Writing in Foreign Affairs, IDI President Yohanan Plesner notes that Netanyahu is out, but the crisis he thrived on remains
Until the recent formation of a new coalition government, Israel’s political system—and with it the entire country—had spent the past two years in a state of paralysis. Four inconclusive elections and repeated failures to form stable governments had left senior cabinet posts and civil service positions unfilled, put long-term policy planning on hold, and left Israel without an approved budget in the midst of one of the worst health and economic crises in its 73-year history.

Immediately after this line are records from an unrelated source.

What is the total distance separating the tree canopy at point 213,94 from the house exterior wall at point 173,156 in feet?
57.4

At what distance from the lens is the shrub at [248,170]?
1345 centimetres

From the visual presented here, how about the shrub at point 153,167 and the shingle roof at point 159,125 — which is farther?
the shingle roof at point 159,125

Most alarming, May’s explosive escalation in Israel’s long-simmering conflict with Hamas was managed by an interim government headed by a caretaker prime minister.

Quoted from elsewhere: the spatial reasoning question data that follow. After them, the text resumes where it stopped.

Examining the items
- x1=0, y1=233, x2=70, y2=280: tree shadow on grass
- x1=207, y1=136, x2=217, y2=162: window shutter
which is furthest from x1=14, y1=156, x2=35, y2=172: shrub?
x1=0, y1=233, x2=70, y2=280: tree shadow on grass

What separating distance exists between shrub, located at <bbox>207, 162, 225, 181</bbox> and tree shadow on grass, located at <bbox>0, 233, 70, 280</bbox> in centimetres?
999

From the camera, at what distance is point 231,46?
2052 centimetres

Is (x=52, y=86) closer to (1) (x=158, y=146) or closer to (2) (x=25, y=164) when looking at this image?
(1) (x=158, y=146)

While the unprecedented spectacle of Israel’s powerful, long-serving prime minister, Benjamin Netanyahu, on trial for corruption undoubtedly exacerbated the turmoil, the root causes of the crisis include deepening social divisions that have helped to expose the inadequacies of Israel’s constitutional structure. Despite Netanyahu’s ouster (he and his family finally vacated the Israeli prime minister's official residence on July 11, nearly a month after the new government was formed), most of these issues remain unresolved, and all will require difficult but necessary structural reforms. Making these reforms must be the top priority for Israel’s new leaders.